I had a heck of a time “outlining” chapter 4, by which I mean, cobbling together the various elements I want in the chapter into a coherent narrative. I am trying not to have a 185,000-word manuscript when I am done, which means those dozens of long, leisurely scenes in which my archeological investigators go about uncovering the clues in the main mystery of the novel are a luxury I can’t afford. I need to cover big chunks of their investigation as paragraph-long “this already happened” summaries that bring the reader to a present moment where an intriguing puzzle is set that defines the current action of the chapter.

I managed to get that done. Then the next challenge was that I decided to write the chapter, which is formatted as a four-scene day-in-the-life of my main character, not from her own (limited third person) point of view, but from the (limited third-person) point of view of a different friend or colleague she interacts with in each of the scenes. While I might not keep the chapter written that way in future drafts, this is really helping me bring out what a pain in the @$$ my character is supposed to be, which is what I want to explore. I may well keep the chapter this way, even though three of the four characters whose points of view I feature may not appear “on stage” again.

Original fiction project – week of 07/24/2011

Dis/inhibition: I tackled all of my editor’s substantive comments except the ones related to race. This is a tricky area. I want to take my time considering what she has to say, understanding that she isn’t a person of color, either, and so whose instincts matter here? Her comments have certainly given me a lot to think about, and there will be some rewriting, mostly to change back things I had already changed before she read them, and to rewrite some stuff I was never that comfortable with anyway.

New story: I finished chapter 3 and sent it off to the Sculptor.
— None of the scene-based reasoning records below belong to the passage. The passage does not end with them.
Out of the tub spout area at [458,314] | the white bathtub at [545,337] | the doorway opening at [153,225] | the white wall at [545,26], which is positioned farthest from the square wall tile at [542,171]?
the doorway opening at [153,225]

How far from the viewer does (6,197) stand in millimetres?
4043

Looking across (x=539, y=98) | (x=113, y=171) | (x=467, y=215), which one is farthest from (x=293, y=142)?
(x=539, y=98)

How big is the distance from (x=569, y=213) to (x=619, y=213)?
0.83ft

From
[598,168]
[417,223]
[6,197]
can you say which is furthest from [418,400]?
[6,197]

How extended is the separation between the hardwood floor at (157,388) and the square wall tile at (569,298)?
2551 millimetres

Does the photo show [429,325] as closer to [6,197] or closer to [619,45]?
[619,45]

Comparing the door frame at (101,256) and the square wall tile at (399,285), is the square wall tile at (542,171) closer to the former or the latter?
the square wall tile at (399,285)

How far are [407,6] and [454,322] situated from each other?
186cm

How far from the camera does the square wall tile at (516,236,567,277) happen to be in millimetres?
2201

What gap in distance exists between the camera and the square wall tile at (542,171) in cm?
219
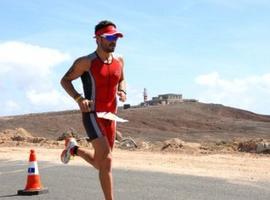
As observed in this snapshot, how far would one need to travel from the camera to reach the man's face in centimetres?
689

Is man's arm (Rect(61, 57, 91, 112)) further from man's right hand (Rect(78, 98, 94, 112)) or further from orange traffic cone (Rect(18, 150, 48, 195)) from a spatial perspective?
orange traffic cone (Rect(18, 150, 48, 195))

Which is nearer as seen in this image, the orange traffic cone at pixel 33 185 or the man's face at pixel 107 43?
the man's face at pixel 107 43

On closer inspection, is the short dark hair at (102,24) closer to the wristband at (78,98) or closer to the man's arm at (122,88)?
the man's arm at (122,88)

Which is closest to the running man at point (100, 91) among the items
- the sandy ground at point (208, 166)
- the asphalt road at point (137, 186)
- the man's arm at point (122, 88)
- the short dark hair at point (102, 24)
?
the short dark hair at point (102, 24)

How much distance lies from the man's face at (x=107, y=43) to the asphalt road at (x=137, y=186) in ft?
8.97

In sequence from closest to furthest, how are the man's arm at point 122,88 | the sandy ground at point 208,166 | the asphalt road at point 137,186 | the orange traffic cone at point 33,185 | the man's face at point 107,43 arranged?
the man's face at point 107,43
the man's arm at point 122,88
the asphalt road at point 137,186
the orange traffic cone at point 33,185
the sandy ground at point 208,166

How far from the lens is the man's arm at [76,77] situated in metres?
6.83

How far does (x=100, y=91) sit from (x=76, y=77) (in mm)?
321

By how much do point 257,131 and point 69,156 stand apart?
33.7 meters

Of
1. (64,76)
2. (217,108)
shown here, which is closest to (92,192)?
(64,76)

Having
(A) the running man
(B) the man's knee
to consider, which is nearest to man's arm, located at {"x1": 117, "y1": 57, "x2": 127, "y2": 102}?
(A) the running man

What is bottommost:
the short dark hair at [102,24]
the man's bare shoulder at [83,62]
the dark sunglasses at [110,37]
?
the man's bare shoulder at [83,62]

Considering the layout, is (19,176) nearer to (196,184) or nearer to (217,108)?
(196,184)

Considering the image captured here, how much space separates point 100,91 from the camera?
6922 millimetres
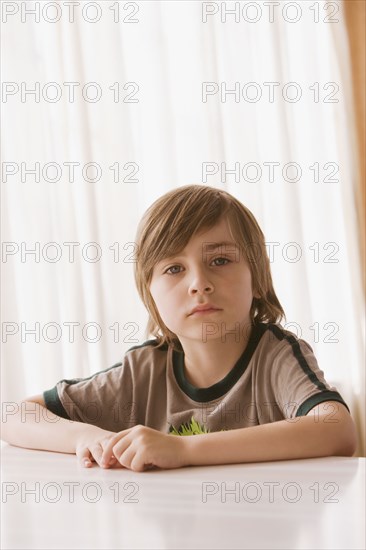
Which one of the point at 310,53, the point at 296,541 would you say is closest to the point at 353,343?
the point at 310,53

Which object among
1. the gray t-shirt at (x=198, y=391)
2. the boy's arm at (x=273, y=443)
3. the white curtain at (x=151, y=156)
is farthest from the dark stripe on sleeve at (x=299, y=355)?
the white curtain at (x=151, y=156)

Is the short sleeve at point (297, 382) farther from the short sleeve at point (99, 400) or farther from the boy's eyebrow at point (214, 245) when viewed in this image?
the short sleeve at point (99, 400)

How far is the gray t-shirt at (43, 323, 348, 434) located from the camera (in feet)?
4.03

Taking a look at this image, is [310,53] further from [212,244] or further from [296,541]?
[296,541]

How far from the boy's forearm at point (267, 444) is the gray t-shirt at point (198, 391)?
0.10 metres

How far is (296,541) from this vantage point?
2.13 ft

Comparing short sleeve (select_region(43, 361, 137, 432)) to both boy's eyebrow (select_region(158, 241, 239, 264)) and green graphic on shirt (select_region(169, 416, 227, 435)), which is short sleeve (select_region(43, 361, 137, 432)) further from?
boy's eyebrow (select_region(158, 241, 239, 264))

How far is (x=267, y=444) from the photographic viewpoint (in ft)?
3.35

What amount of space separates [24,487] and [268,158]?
185 cm

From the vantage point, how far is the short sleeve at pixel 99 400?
1381mm

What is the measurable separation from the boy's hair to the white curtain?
1.06m

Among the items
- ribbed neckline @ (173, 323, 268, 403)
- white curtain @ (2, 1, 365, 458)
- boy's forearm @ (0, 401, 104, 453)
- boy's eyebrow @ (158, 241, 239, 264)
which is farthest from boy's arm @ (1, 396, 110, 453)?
white curtain @ (2, 1, 365, 458)

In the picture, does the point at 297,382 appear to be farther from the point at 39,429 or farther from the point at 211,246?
the point at 39,429

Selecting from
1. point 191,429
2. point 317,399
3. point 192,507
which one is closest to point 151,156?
point 191,429
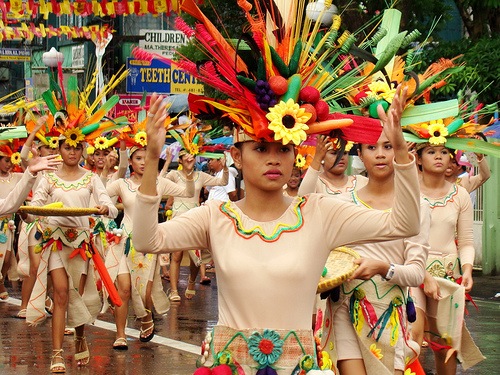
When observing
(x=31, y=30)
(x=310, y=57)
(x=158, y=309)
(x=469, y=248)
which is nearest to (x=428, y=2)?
(x=158, y=309)

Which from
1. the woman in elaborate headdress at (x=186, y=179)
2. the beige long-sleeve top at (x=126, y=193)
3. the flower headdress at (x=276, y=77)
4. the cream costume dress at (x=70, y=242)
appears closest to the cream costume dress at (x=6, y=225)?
the woman in elaborate headdress at (x=186, y=179)

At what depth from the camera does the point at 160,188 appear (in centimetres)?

Last weekend, I took a break from it to start thinking through what I want to do in the next few chapters. I am tackling this story like I did The Destroyer: I have a general idea where I want the characters to be at the end, but I only outline a few chapters in advance of the one I am writing, and even that is subject to change if I get a better idea.

This week’s goal: make some progress on chapter 4.

Original fiction project – week of 07/17/2011

Dis/inhibition: I finished with my editor’s cosmetic changes and am now procrastinating taking on her more substantive comments. I thought I could handle a little constructive criticism, I weathered it fine in the past, but maybe I just had a trust-thing with my writing coach, where I felt it was okay to dismiss what she said if I didn’t agree with it. Now I find myself questioning my own writing, which is just paralyzing on the final draft when it should only be polishing.

New story: Still working on chapter 3, technically. I finished a full draft of it and decided to step back and think a bit about upcoming chapters, just in case there was something in them I needed to establish in chapter 3. In doing so, I discovered a plot hole I have been wrestling with. It’s not fatal, it’s just a matter of my imagination coming up with a good hole-filler. It’s a hole of missing motivation for a state of affairs that is central to the story and one of my character’s entire life circumstances. Nothing worse in a story than lame motivation for one’s Plot Device Darling.